**Exercise 1**
Please answer these questions from the excerpt on EV charging and phase imbalance, one answer per line:
(a) How small a voltage unbalance can result in temperature rises?
(b) What should be carried out for existing buildings to evaluate phase imbalance?
(c) Which sensitive devices may be damaged or malfunction because of current distortion?
**Exercise 2**
Rewrite the excerpt on EV charging and phase imbalance starting with "In new construction" and going on through "minimize long-term imbalance.", changing "chargers" to "charging stations".

**Source document**
□ □ □ □ □
The root causes of phase imbalance observed in this study are attributed to user-driven charging behaviors, unrestricted phase selection, and limitations associated with retrofitted electrical systems in existing condominium developments. In such contexts, the absence of coordinated load balancing or phase allocation control inevitably results in disproportionate phase utilization.
Voltage unbalance can adversely affect the performance and lifespan of electrical equipment. Induction motors operating under unbalanced voltage may experience increased copper losses, reduced torque, excessive vibration, and shortened service life. A voltage unbalance as small as 2% can result in temperature rises, significantly accelerating insulation degradation. In addition, power electronic devices, such as converters and adjustable-speed drives (ASDs), are particularly sensitive to unbalanced conditions. These devices may suffer from current distortion, component overheating, and the premature triggering of protective elements.
In new construction projects where EV charger deployment is anticipated, it is recommended that the electrical system design incorporates infrastructure provisions that facilitate a balanced load distribution, such as dedicated three-phase supplies or phase rotation scheduling algorithms. For existing buildings, a pre-installation load assessment should be conducted to evaluate phase imbalance, and chargers with configurable phase allocation should be utilized where available. If the device allows, phase rotation settings may be periodically adjusted to minimize long-term imbalance.
To mitigate these impacts, a comprehensive management strategy should be adopted, comprising phase load monitoring, periodic electrical audits, proper neutral conductor sizing, and, where feasible, the implementation of phase-aware smart charging systems. Such measures will improve system reliability, reduce maintenance needs, and support the safe integration of EV charging infrastructure in residential buildings.
4.2. Harmonic Distortion Impact
Harmonic effects in the system constitute another factor significantly impacting the electrical infrastructure where residents live. Distortions in current and voltage can reduce power quality, and the resulting harmonics can create distortions in the electrical waveform. This deviation from a pure sine wave can affect the quality of electricity and the operation of electrical equipment connected to the system. Sensitive devices, such as computers and appliances requiring high-quality electricity, may be damaged or malfunction due to current distortion.
□ □ □ □ □
**Source information**
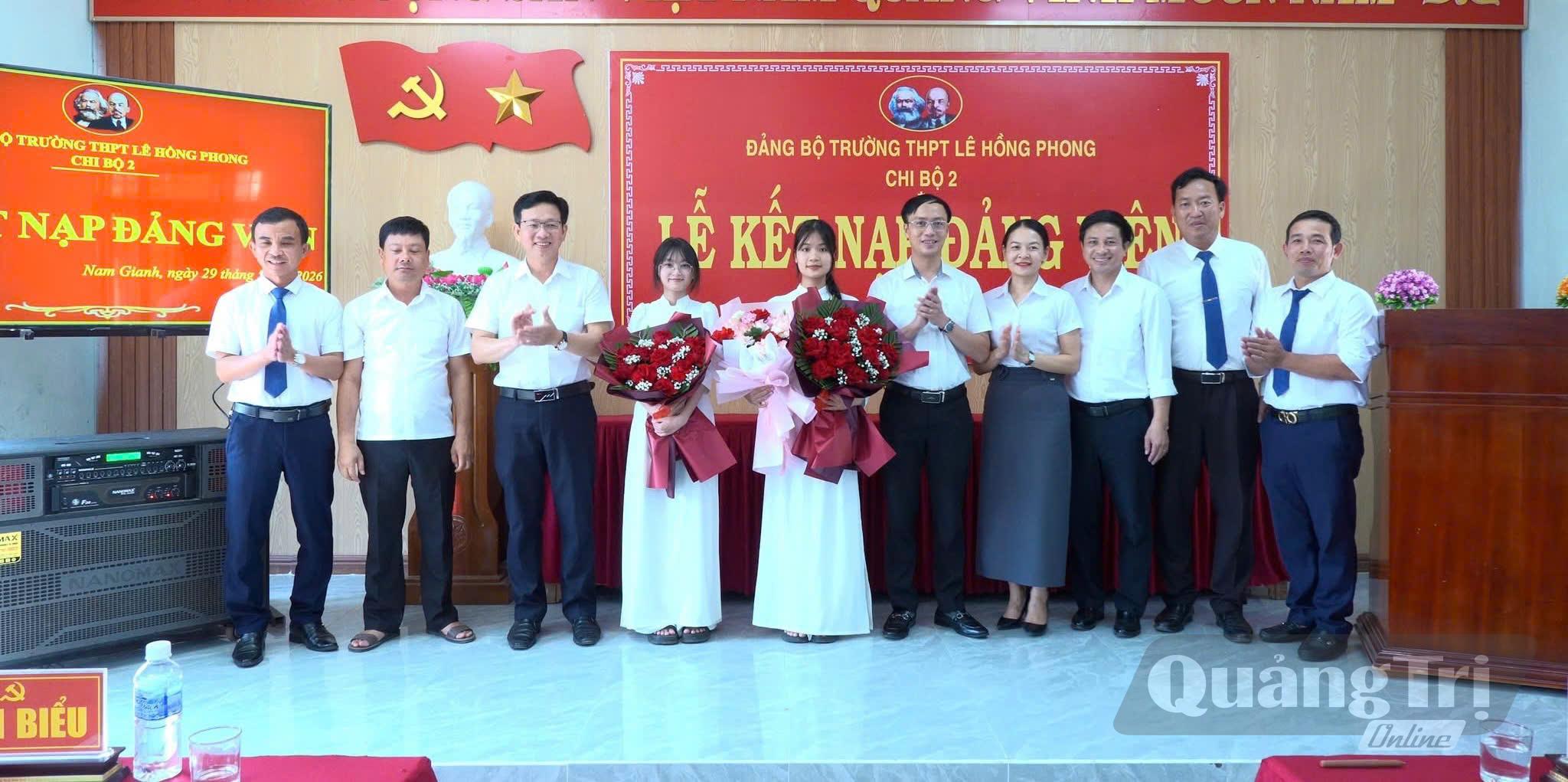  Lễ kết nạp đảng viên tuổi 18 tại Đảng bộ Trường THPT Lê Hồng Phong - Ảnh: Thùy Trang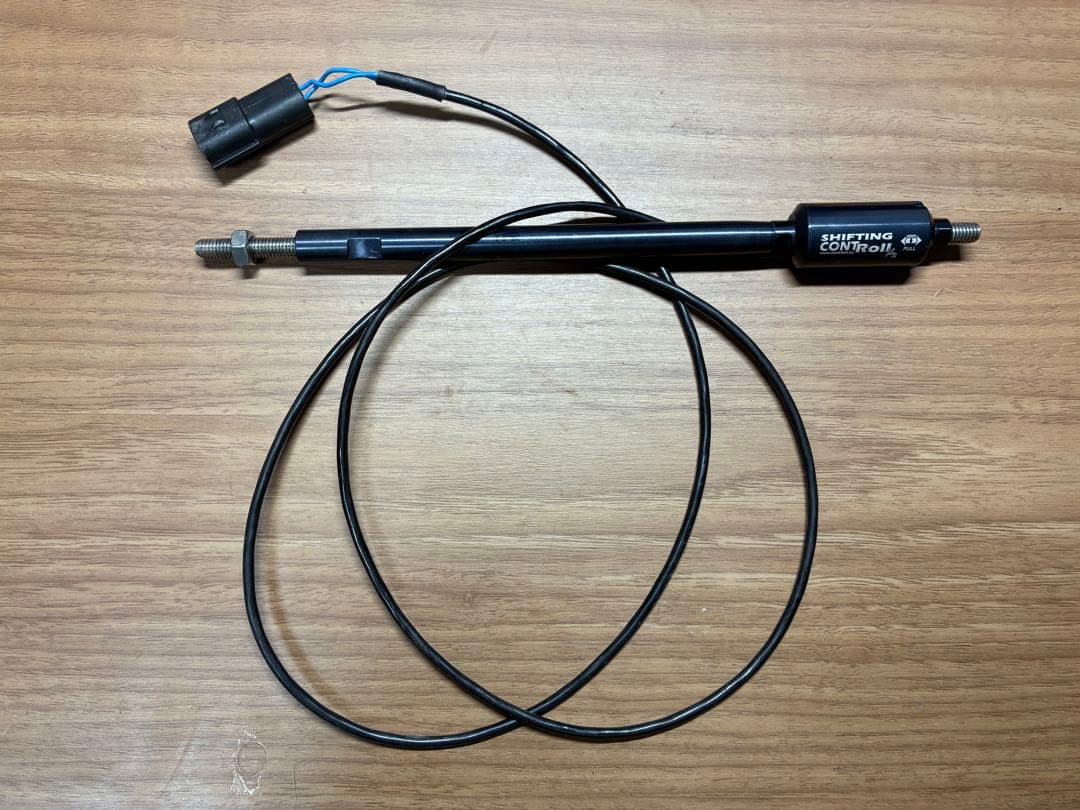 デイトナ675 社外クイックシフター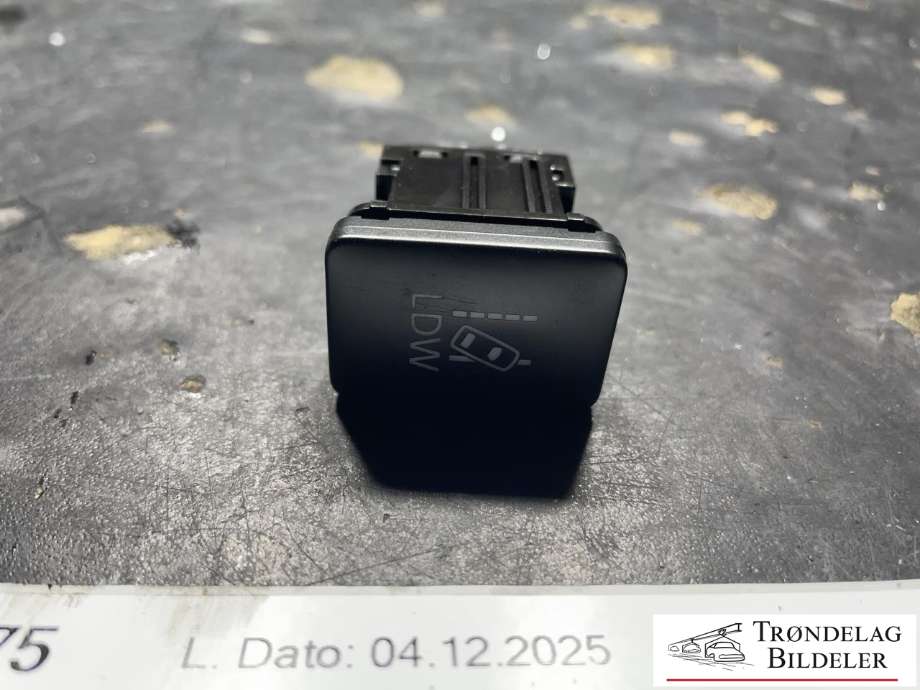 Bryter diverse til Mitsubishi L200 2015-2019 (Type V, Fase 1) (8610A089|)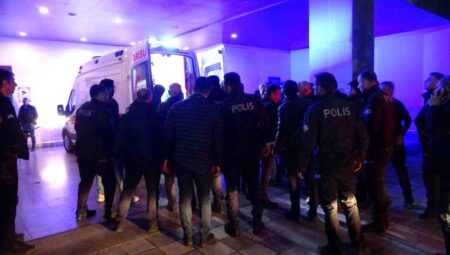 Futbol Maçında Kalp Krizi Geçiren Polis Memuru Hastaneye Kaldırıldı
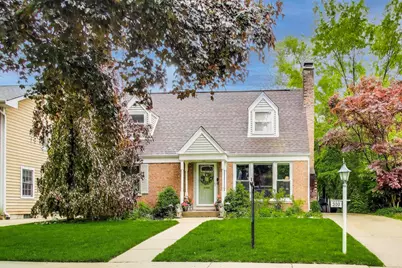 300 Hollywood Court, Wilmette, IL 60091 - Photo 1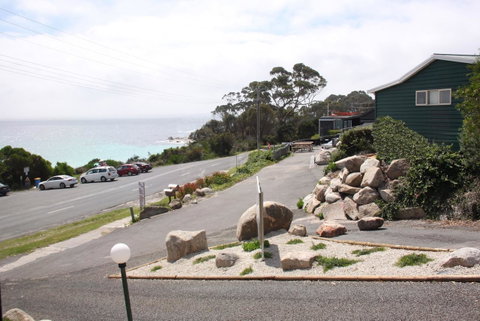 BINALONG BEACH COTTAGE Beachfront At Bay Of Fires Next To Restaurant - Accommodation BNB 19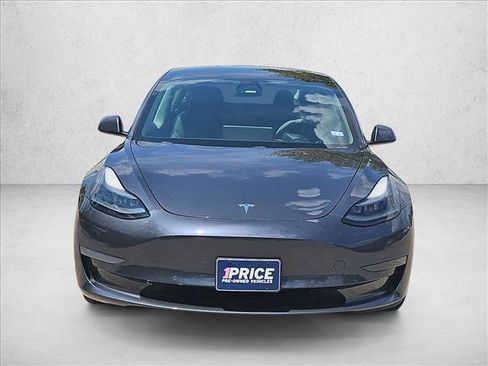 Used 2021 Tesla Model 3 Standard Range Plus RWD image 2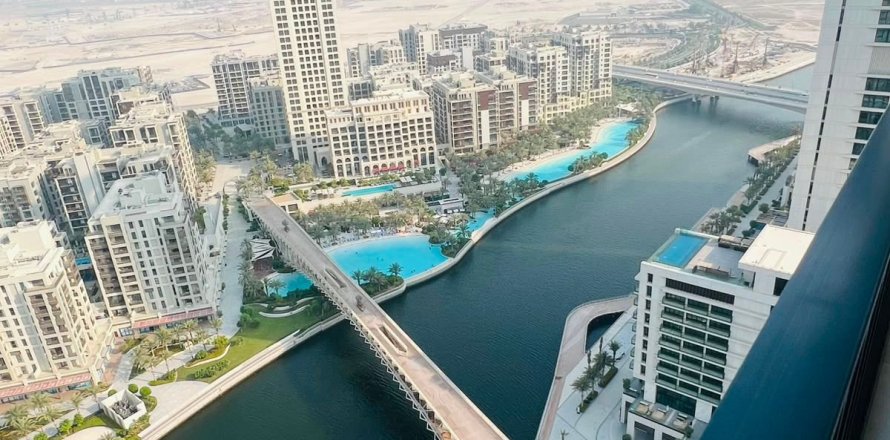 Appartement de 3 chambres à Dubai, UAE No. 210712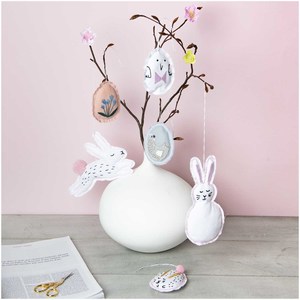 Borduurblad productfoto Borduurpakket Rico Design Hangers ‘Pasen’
□ □ □ □ □
**Exercise result 1**
(a) As small as 2%.
(b) A pre-installation load assessment.
(c) Computers and appliances requiring high-quality electricity.

**Exercise result 2**
In new construction projects where EV charger deployment is anticipated, it is recommended that the electrical system design incorporates infrastructure provisions that facilitate a balanced load distribution, such as dedicated three-phase supplies or phase rotation scheduling algorithms. For existing buildings, a pre-installation load assessment should be conducted to evaluate phase imbalance, and charging stations with configurable phase allocation should be utilized where available. If the device allows, phase rotation settings may be periodically adjusted to minimize long-term imbalance.